**Reading passage:**
━━━━━━━━━━

Almost everybody agrees that science fiction has fallen upon hard times—too many bad books and too few good books are being published today—and many people want to know why. Publishers, editors, and the public have been blamed. We disagree. We think authors are responsible. The average quality of writing in the field today is extraordinarily low. We don’t speak of style; it’s astonishing how well amateurs and professionals alike can handle words. […] No, we speak of content; of the thought, theme, and drama of the stories, which reflect the author himself. Many practicing science fiction authors reveal themselves in their works as very small people, disinterested in reality, inexperienced in life, incapable of relating science fiction to human beings, and withdrawing from the complexities of living into their make-believe worlds. […] Their science is a mere repetition of what has been done before. They ring minuscule changes on played-out themes, concepts which were established and exhausted a decade ago. They play with odds and ends and left-overs. In past years this has had a paralyzing effect on their technique. (431–32)

As if these one-two punches aren’t enough, Bester concludes with a forceful uppercut, denouncing the character of SF authors, “empty people who have failed as human beings. As a class they are lazy, irresponsible, immature. They are incapable of producing contemporary fiction because they know nothing about life, cannot reflect life, and have no adult comment to make about life. They are silly childish people who have taken refuge in science fiction where they can establish their own arbitrary rules about reality to suit their own inadequacy. And like most neurotics, they cherish the delusion that they’re ‘special’” (434).

No matter how hard he tried, Bester couldn’t knock out his opponent. To this day, nearly every professional SF author still writes prescribed formulas for SF editors who still want a very specific type of canned writing. These are the authors and editors who purport to be on the cutting edge of imagination and narrative. But we’re assuming that the SF genre still exists. I would argue that it is largely a twentieth-century phenomenon. In the last two decades, reality has effectively absorbed and digested SF (or vice versa) like a phagocyte.

━━━━━━━━━━

**Supplied material:**
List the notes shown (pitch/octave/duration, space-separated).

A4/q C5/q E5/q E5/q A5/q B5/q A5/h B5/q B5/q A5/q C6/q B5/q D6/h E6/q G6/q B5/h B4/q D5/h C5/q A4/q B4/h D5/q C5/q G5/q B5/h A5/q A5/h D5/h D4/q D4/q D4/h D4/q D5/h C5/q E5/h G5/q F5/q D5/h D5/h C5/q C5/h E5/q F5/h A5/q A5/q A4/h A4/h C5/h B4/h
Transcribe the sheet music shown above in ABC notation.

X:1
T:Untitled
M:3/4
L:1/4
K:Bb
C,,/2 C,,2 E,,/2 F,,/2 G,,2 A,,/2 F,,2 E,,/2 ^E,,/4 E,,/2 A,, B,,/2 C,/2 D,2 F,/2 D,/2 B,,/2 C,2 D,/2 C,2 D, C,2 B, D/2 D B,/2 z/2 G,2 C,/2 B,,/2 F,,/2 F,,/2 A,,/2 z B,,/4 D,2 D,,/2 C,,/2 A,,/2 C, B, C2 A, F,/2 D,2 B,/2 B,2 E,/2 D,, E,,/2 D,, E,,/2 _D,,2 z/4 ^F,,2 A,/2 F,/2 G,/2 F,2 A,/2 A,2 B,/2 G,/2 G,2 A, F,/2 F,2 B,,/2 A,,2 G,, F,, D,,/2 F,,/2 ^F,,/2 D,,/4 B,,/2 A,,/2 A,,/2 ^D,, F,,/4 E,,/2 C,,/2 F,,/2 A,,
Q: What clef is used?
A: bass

━━━━━━━━━━

**Task list:**
1) Present the records in Block 1 as a Markdown table with the columns "No." and "Line", one numbered row per line and no rows for blank lines.
2) Carry on the passage about science fiction from its last sentence.

**Replies:**
1)
| No. | Line |
|---|---|
| 1 | List the notes shown (pitch/octave/duration, space-separated). |
| 2 | A4/q C5/q E5/q E5/q A5/q B5/q A5/h B5/q B5/q A5/q C6/q B5/q D6/h E6/q G6/q B5/h B4/q D5/h C5/q A4/q B4/h D5/q C5/q G5/q B5/h A5/q A5/h D5/h D4/q D4/q D4/h D4/q D5/h C5/q E5/h G5/q F5/q D5/h D5/h C5/q C5/h E5/q F5/h A5/q A5/q A4/h A4/h C5/h B4/h |
| 3 | Transcribe the sheet music shown above in ABC notation. |
| 4 | X:1 |
| 5 | T:Untitled |
| 6 | M:3/4 |
| 7 | L:1/4 |
| 8 | K:Bb |
| 9 | C,,/2 C,,2 E,,/2 F,,/2 G,,2 A,,/2 F,,2 E,,/2 ^E,,/4 E,,/2 A,, B,,/2 C,/2 D,2 F,/2 D,/2 B,,/2 C,2 D,/2 C,2 D, C,2 B, D/2 D B,/2 z/2 G,2 C,/2 B,,/2 F,,/2 F,,/2 A,,/2 z B,,/4 D,2 D,,/2 C,,/2 A,,/2 C, B, C2 A, F,/2 D,2 B,/2 B,2 E,/2 D,, E,,/2 D,, E,,/2 _D,,2 z/4 ^F,,2 A,/2 F,/2 G,/2 F,2 A,/2 A,2 B,/2 G,/2 G,2 A, F,/2 F,2 B,,/2 A,,2 G,, F,, D,,/2 F,,/2 ^F,,/2 D,,/4 B,,/2 A,,/2 A,,/2 ^D,, F,,/4 E,,/2 C,,/2 F,,/2 A,, |
| 10 | Q: What clef is used? |
| 11 | A: bass |

2)
There were really only two short periods where SF made genuinely innovative strides with the New Wave and cyberpunk movements, upshots of the evolving media environment and the postwar explosion of electric technologies. Bester was an icon for both movements. He wasn’t alone in his contention that SF needed improvement. Barry N. Malzberg, for instance, was another uncompromising livewire associated with the New Wave who seared the genre in scores of articles and meta-SF novels. But Bester has certainly been one of the most outspoken SF critics, and it’s a big part of his legacy. He foresaw the death of SF long before it fell to its knees and toppled into the dirt.

The Classic Pyrotechnic Novel

Near the end of his career’s first act, Bester sold “The Unseen Blushers” (1942) to Astonishing Stories. This satirical roman à clef falls into the same territory as A Moveable Feast (1964), in which Ernest Hemingway lightly roasts modernist contemporaries like Gertrude Stein, F. Scott Fitzgerald, Ezra Pound, and others. Bester’s victims included pulp-SF veterans who he met through his agent, such as Henry Kuttner, Otto Binder, Malcolm Jameson, and Manly Wade Wellman. He was still a young author at this point, but he didn’t hesitate to depict his SF contemporaries as a bunch of hacks. Even digs of this nature weren’t enough to get the monkey of SF off of his back (the more I read his SF diatribes, veiled or unbound, the more Bester comes off as an addict trying to quit a drug). Granted, the two intermissions between acts gave people time to cool off, but following the indisputable success of Demolished and Stars, Bester could burn bridges until he was blue in the face. The writing in these novels was too good to let the author’s rancor and angst get in the way of how they elevated the genre, captivating readers and setting a new standard for authors.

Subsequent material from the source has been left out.